Sibawaihi, Eskatologi Al-Ghazali dan Fazlur Rahman: Studi Komparatif Epistemologi Klasik-Kontemporer, Yogyakarta: Islamika, 2004.
Sirajudin. Filsafat Islam, Jakrta: PT. Raja Grafindo Persada. 2007.

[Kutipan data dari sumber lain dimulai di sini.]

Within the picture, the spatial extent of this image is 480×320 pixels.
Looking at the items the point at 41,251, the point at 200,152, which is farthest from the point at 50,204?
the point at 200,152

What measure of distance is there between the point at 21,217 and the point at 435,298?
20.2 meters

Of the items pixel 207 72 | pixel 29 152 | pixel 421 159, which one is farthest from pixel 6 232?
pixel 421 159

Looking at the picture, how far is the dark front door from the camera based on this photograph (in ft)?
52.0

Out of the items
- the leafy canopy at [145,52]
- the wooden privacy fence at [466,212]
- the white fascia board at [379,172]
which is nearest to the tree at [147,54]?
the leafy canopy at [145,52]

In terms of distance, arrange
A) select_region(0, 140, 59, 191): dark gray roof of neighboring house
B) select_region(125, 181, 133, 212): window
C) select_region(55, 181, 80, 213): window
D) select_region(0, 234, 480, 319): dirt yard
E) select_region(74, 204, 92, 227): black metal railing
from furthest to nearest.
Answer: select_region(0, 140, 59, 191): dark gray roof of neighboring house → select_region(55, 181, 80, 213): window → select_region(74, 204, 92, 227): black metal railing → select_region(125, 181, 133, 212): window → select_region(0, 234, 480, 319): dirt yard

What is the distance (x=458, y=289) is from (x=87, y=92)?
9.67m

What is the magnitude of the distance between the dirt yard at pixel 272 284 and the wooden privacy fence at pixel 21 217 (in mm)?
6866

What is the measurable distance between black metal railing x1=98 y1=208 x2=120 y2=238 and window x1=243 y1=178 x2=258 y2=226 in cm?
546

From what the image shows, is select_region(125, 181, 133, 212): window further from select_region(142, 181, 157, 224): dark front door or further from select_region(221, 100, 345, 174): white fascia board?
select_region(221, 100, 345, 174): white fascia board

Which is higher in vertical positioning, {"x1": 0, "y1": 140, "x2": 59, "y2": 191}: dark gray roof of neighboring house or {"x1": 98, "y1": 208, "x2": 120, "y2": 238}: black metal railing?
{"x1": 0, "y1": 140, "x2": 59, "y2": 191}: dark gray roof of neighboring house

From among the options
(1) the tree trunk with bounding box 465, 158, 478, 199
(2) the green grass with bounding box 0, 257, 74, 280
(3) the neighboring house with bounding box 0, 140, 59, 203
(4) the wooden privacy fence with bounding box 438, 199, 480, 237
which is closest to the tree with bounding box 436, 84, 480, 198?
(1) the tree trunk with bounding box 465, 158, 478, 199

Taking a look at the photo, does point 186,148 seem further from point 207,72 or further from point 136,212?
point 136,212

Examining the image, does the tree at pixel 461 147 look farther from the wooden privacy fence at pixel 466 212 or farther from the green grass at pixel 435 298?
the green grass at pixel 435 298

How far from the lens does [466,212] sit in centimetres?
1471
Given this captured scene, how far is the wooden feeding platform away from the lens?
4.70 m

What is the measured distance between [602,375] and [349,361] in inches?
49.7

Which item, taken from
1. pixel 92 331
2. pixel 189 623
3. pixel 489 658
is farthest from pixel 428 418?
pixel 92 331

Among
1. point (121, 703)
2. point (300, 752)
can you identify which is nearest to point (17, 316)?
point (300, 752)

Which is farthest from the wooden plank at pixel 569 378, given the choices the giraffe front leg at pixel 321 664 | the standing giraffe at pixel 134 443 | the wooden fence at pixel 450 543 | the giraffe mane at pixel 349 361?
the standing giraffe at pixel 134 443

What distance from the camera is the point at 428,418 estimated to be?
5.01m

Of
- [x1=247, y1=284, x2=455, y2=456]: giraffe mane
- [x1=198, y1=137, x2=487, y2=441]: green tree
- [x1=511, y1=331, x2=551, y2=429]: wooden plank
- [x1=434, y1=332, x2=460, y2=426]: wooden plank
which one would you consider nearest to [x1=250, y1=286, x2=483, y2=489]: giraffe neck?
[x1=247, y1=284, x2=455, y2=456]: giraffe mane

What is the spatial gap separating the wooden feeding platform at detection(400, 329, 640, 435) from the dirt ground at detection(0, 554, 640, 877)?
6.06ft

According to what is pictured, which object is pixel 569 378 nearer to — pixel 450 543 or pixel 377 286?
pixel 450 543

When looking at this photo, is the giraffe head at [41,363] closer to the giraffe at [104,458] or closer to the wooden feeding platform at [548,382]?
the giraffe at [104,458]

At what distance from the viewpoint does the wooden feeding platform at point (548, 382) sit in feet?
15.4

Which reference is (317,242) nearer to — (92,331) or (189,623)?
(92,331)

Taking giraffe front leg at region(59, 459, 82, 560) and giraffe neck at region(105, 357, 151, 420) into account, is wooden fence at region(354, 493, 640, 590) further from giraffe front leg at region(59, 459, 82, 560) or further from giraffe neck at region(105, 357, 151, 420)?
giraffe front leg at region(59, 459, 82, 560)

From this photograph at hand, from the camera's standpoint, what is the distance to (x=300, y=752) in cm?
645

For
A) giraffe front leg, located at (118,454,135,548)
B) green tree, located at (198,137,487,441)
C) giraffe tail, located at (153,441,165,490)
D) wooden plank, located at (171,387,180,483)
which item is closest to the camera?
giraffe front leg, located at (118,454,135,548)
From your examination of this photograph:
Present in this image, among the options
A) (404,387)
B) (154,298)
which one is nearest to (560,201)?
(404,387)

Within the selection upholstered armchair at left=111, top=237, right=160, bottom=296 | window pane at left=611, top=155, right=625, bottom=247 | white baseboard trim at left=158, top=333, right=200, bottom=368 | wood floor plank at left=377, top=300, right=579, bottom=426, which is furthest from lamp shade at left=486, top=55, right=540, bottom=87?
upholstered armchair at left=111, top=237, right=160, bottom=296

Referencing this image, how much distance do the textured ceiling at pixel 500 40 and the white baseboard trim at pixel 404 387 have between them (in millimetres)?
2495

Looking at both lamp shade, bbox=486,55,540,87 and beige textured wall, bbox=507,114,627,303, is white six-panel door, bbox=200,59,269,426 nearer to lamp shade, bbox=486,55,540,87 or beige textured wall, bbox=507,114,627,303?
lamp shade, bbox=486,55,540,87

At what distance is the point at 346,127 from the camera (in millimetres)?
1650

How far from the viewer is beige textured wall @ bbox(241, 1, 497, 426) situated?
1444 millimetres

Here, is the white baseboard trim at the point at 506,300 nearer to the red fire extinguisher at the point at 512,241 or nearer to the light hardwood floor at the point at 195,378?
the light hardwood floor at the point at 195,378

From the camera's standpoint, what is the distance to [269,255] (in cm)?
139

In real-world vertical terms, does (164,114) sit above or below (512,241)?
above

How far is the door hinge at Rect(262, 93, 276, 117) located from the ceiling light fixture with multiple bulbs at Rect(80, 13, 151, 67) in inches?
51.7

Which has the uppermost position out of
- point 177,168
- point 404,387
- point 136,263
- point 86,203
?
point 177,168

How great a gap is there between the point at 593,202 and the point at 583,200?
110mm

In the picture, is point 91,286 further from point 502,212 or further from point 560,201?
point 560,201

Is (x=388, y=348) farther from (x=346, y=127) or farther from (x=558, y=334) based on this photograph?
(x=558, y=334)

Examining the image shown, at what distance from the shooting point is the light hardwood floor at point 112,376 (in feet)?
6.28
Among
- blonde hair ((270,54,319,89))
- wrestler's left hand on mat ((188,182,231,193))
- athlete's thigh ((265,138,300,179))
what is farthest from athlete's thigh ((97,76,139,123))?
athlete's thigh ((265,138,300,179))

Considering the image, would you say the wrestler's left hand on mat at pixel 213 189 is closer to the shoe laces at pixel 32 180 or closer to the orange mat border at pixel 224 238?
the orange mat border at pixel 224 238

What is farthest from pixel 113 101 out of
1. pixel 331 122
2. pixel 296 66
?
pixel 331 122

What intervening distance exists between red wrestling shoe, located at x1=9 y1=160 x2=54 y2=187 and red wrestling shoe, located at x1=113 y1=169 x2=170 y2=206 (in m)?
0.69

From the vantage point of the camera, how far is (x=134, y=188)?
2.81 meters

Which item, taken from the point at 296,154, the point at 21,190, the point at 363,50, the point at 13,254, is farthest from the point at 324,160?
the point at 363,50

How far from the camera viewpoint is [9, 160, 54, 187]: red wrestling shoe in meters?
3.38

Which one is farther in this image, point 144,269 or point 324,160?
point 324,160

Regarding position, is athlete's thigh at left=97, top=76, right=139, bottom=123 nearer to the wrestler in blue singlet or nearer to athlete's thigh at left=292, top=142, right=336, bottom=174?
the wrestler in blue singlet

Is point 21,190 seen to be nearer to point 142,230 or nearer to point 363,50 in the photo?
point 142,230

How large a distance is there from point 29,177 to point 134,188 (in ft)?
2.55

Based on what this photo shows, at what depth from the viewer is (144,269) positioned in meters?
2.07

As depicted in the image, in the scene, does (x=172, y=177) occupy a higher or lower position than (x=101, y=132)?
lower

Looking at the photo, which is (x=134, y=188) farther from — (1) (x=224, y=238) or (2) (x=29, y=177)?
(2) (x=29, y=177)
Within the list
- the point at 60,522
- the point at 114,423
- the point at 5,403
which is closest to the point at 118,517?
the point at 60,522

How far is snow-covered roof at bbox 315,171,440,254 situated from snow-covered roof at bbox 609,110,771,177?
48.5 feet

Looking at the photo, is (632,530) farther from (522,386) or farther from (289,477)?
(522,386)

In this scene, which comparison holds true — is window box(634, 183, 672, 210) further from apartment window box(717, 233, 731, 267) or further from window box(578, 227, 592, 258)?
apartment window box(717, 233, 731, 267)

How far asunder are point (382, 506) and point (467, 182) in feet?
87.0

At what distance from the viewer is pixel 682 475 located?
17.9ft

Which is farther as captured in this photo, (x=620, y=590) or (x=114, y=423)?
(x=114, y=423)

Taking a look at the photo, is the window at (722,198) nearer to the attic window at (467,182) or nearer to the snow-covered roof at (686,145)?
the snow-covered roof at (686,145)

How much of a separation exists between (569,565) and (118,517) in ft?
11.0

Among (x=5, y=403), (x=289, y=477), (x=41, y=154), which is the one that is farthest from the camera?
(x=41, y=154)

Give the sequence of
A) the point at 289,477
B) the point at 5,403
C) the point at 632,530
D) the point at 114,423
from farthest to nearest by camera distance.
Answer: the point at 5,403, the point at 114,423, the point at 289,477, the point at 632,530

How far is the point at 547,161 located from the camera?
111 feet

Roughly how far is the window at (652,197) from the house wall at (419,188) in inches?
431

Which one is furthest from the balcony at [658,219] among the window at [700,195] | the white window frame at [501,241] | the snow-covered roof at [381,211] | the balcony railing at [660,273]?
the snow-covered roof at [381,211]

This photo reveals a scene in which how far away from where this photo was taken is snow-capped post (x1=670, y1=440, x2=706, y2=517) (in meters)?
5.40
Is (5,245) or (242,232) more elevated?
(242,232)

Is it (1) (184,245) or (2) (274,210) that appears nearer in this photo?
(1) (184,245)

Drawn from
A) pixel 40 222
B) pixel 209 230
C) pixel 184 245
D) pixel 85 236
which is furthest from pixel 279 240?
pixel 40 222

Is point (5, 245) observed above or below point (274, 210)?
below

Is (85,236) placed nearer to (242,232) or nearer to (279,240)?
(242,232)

[1] A. Mudjab Mahali, Pembinaan Moral di Mata Al-Ghazali (BPFE: Yogyakarta, 1984), h. 1.
[2]Ibid.,
[3]Rijal, Syamsul, Bersama Al-Ghazali Memahami Filosof Alam: Upaya Meneguhkan Keimanan (Arruzz : Yogyakarta, 2003), h. 50.
[4]Ibid.,
[5]Sibawaihi, Eskatologi Al-Ghazali dan Fazlur Rahman: Studi Komparatif Epistemologi Klasik-Kontemporer (Islamika : Yogyakarta, 2004), h. 36.
[6]Ibid., h. 37.
[7] Hasyimsyah Nasution, Filsafat Islam (Jakarta: Gaya Media Pratama, 2005), h. 79.

[8] Ali Mahdi Khan, Dasar-Dasar Filsafat Islam: Pengantar Ke Gerbang Pemikiran (Nuansa : Bandung, 2004), h. 135.

[9] Ayi Sofyan, Kapita Selekta Filsafat (Pustaka Setia : Bandung, 2010), h. 259.
[10] Ibid., h. 261.
[11] Sirajudin, Filsafat Islam (Jakrta: PT. Raja Grafindo Persada, 2007), h. 178.

[12] Ibid., h.180.
[13] Ibid., h. 174.
[14] Ibid., h. 175.
[15] Ibid., h.176.
[16] Ibrahim Madkour, Aliran dan Teori Filsafat Islam, terj. Oleh yudian Wahyudi Asmin (Jakarta: Bumi Aksara, 2004), h.126-127.

[17] Harun Nasution, Akal dan Wahyu dalam Islam (Jakarta: Universitas Indonesia, 1983), h. 380.

2 komentar:

sepatu anak murah mengatakan...

terimahkasih infonya mas mantab.

sepatu nike murah mengatakan...

terimahkasih informasi yang sangat menarik neh mas.